Let's talk turkey. Nobody knows the origin of the phrase - which means to speak plainly - but my theory is that it comes from the fact that turkey is such a plain-tasting bird.

After years of eating turkey during the holiday season, it finally dawned on me: I don't like it. I realised this about a year ago with some foodie friends at a restaurant. A friend had pre-ordered the turducken, a a much-revered dish that I'd heard of, but never tasted. The bones are removed from a turkey, duck and chicken, each bird is put inside the larger one and the gaps are filled with stuffing. It sounds delicious, but isn't, because by the time the interior is cooked, the turkey is overcooked and dry.

My friends and I discussed improvements, including stuffing the turkey inside the chicken, which then goes inside the duck. It makes sense because the duck fat would baste the drier birds inside, but it's physically impossible unless you can find a very large duck and very small turkey. I suggested the awkwardly named piquailricebird - a pigeon stuffed with a quail stuffed with a rice bird. All are dark meats, so it would remain moist. It wouldn't be very big, though, or feed many.

I decided to talk turkey because it's the time of year when it's eaten in quantity. Yes, it's an impressively large bird that feeds a lot of people, at a low cost (unless you buy a 'heritage' breed). But too often it's dull. I'm not saying I've never had good turkey. But 'good' is relative. The best I can say about most of them is that the meat wasn't dry.

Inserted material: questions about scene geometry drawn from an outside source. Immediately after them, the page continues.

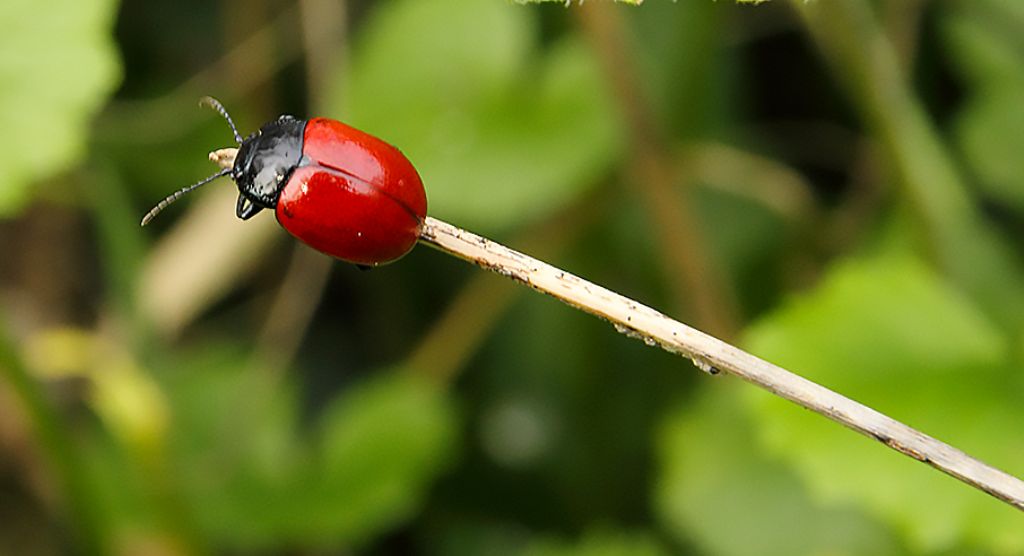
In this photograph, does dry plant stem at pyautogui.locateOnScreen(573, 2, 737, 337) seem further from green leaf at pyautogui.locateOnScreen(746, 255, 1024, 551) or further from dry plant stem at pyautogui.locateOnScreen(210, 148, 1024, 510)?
dry plant stem at pyautogui.locateOnScreen(210, 148, 1024, 510)

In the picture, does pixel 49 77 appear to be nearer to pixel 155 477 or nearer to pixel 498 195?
pixel 155 477

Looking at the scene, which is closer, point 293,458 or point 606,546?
point 606,546

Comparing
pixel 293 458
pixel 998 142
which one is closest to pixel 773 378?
pixel 998 142

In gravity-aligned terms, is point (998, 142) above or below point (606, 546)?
above

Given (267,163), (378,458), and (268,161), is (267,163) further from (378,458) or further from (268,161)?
(378,458)

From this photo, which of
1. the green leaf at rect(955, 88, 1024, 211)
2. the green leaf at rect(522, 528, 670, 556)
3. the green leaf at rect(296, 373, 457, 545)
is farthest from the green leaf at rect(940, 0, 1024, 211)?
the green leaf at rect(296, 373, 457, 545)
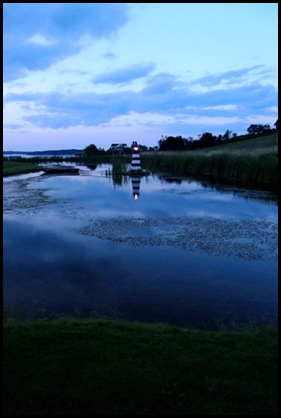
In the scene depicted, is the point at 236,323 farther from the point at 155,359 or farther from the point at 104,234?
the point at 104,234

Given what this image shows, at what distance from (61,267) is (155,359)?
3.69 metres

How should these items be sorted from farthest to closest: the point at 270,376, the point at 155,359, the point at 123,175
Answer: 1. the point at 123,175
2. the point at 155,359
3. the point at 270,376

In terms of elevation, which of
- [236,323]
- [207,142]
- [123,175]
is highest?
[207,142]

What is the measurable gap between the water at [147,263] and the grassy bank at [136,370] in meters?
0.80

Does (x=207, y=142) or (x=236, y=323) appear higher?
(x=207, y=142)

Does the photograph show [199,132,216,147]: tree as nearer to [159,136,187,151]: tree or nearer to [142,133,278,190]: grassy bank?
[159,136,187,151]: tree

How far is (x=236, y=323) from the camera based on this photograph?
13.4ft

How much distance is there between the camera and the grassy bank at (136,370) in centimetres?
229

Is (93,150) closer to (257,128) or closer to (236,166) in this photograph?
(257,128)

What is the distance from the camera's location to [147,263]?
6371mm

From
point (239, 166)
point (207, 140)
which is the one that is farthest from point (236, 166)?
point (207, 140)

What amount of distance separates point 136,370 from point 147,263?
3.71 m

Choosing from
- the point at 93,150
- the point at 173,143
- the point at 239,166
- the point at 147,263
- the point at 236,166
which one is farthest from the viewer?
the point at 93,150

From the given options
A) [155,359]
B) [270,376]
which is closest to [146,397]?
[155,359]
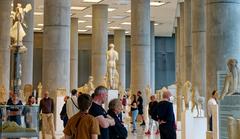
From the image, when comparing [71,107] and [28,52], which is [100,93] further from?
[28,52]

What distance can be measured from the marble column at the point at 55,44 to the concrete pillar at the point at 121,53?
23625 millimetres

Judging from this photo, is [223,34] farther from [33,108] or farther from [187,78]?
[187,78]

But at a Thanksgiving lunch last week, where I met a lot of interesting people, I realised it's not the turkey that matters; it's the occasion. While I pushed aside the breast meat to get to the ham underneath, I talked about restaurants and cooking with my neighbours, while listening to the political discussion further down the table. It wasn't a family-oriented Thanksgiving meal; it was a lunch with people who brought to the table some food for thought. And that is just as important as the food.